Gedenktafel passte DDR-Funktionären nicht

Dieser Teil der Geschichte ihrer Stadt hat viele Loitzer schon immer nachhaltig beschäftigt. Immer wieder gab es Jahre, in denen an den Tag der Befreiung besonders gedacht wurde: Zur 40. Wiederkehr der Befreiung der Peenestadt hatte die Loitzer Kirchengemeinde die Absicht geäußert, am Pfarrhaus in der Marktstraße eine Gedenktafel an Carl Winter anzubringen. Der Text, der ihm zu Ehren auf dieser Tafel erscheinen sollte, war dem Rat des Kreises vorgelegt aber abgelehnt worden. Begründung: Das Wort „Befreiung“ kam in dem kurzen Text nicht vor. Dem damaligen Loitzer Pastor Henry Lohse und dem Bürgermeister Richard Wenzel gelang es damals aber, die „führenden Genossen“ umzustimmen.

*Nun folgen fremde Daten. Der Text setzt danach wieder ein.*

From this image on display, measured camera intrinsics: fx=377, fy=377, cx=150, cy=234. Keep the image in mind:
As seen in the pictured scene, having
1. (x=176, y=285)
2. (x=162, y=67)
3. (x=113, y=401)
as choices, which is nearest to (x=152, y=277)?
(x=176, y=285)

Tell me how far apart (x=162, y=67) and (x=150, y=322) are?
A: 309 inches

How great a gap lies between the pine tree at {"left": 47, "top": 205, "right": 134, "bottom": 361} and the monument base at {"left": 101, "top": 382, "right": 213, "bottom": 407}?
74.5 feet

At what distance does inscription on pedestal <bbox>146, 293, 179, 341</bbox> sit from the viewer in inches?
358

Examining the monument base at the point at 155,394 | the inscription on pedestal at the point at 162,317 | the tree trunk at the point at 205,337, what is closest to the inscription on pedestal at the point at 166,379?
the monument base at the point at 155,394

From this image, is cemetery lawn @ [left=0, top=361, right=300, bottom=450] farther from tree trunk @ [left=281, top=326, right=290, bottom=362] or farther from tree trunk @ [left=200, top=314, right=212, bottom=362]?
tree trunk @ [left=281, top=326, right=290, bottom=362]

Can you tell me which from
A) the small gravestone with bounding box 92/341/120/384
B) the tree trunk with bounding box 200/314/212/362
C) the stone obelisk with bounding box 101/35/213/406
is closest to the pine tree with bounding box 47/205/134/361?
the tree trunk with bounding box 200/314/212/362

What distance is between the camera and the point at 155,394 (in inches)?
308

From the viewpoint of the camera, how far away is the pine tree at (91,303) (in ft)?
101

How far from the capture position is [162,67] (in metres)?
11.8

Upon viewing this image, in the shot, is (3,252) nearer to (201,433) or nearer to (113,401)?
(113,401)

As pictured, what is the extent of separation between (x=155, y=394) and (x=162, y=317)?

Unter großer Beteiligung von Loitzer Bürgern wurde die Tafel dann schließlich doch enthüllt. Diesem offiziellen Akt folgte in einem Raum der Kirchengemeinde ein sehr interessanter und entspannter Gesprächsabend, bei dem der Ereignisse rund um den Tag der Befreiung gedacht wurde.